**ASSIGNED TASK 1:**
Please set down a passage from the text on boundaries below, word for word, beginning with "Do you ever feel like you’re" and ending after "you’ve known them?".
**ASSIGNED TASK 2:**
Translate this sentence from the text on boundaries below into Spanish: "Setting boundaries is an important part of establishing one’s identity and is a crucial aspect of mental health and well-being."

Have you defined boundaries in your life?

Do you ever feel like people take advantage of you or use your emotions for their own gain?

Do you ever feel like you’re constantly having to “save” people close to you and fix their problems all the time?

Do you find yourself sucked into pointless fighting or debating regularly?

Do you find yourself far more invested or attracted to a person than you should be for how long you’ve known them?

In your relationships, does it feel like things are always either amazing or horrible with no in-between? Or perhaps you even go through the break-up/reunion pattern every few months?

Do you tell people how much you hate drama but seem to always be stuck in the middle of it?

Do you spend a lot of time defending yourself for things you believe aren’t your fault?

If you answered “yes” to even a few of the above, then you probably set and maintain poor boundaries in your relationships. If you answered a resounding “yes” to most or all of the items above, you not only have a major boundary problem in your relationships but you also probably have some other personal problems going on in your life.

Boundaries for your well-being

Setting boundaries is an important part of establishing one’s identity and is a crucial aspect of mental health and well-being. Learning to set healthy personal boundaries is necessary for maintaining a positive self-concept, or self-image. It is our way of communicating to others that we have self-respect, self-worth, and will not allow others to define us.

**RECORDED INFORMATION:**
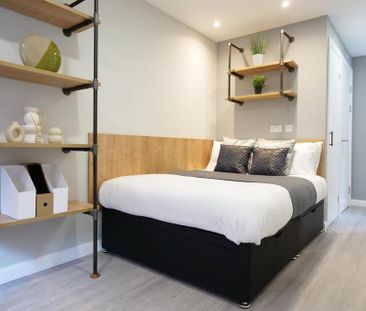 1 bedroom in a flat share to rent - Photo 4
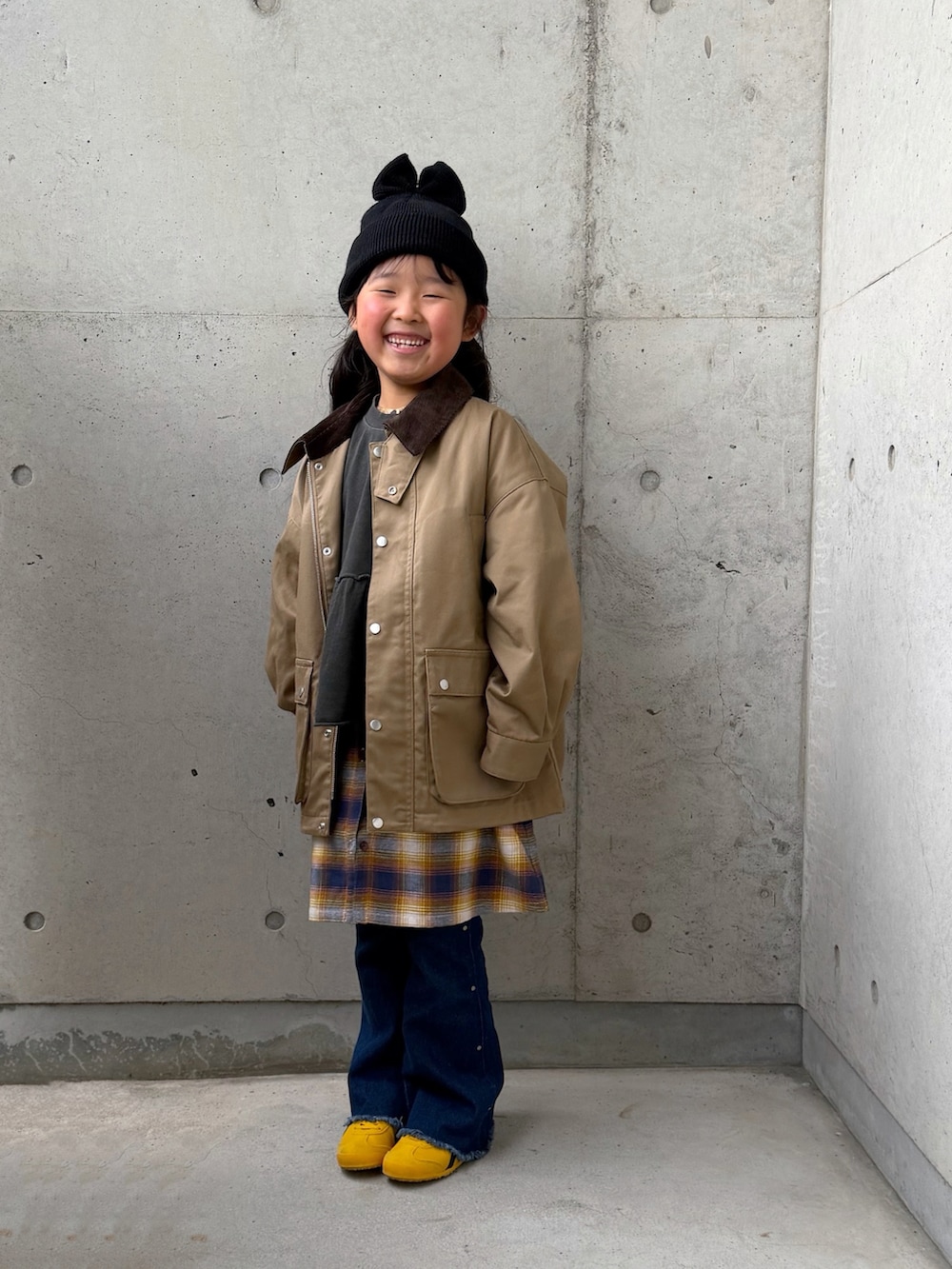 グレー系のTシャツ/カットソー、ベージュ系のミリタリージャケット、ブルー系のデニムパンツを着用したキッズの秋コーディネートの5枚目の写真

**EXERCISE ANSWER 1:**
Do you ever feel like you’re constantly having to “save” people close to you and fix their problems all the time?

Do you find yourself sucked into pointless fighting or debating regularly?

Do you find yourself far more invested or attracted to a person than you should be for how long you’ve known them?

**EXERCISE ANSWER 2:**
Establecer límites es una parte importante de la construcción de la propia identidad y un aspecto crucial de la salud mental y el bienestar.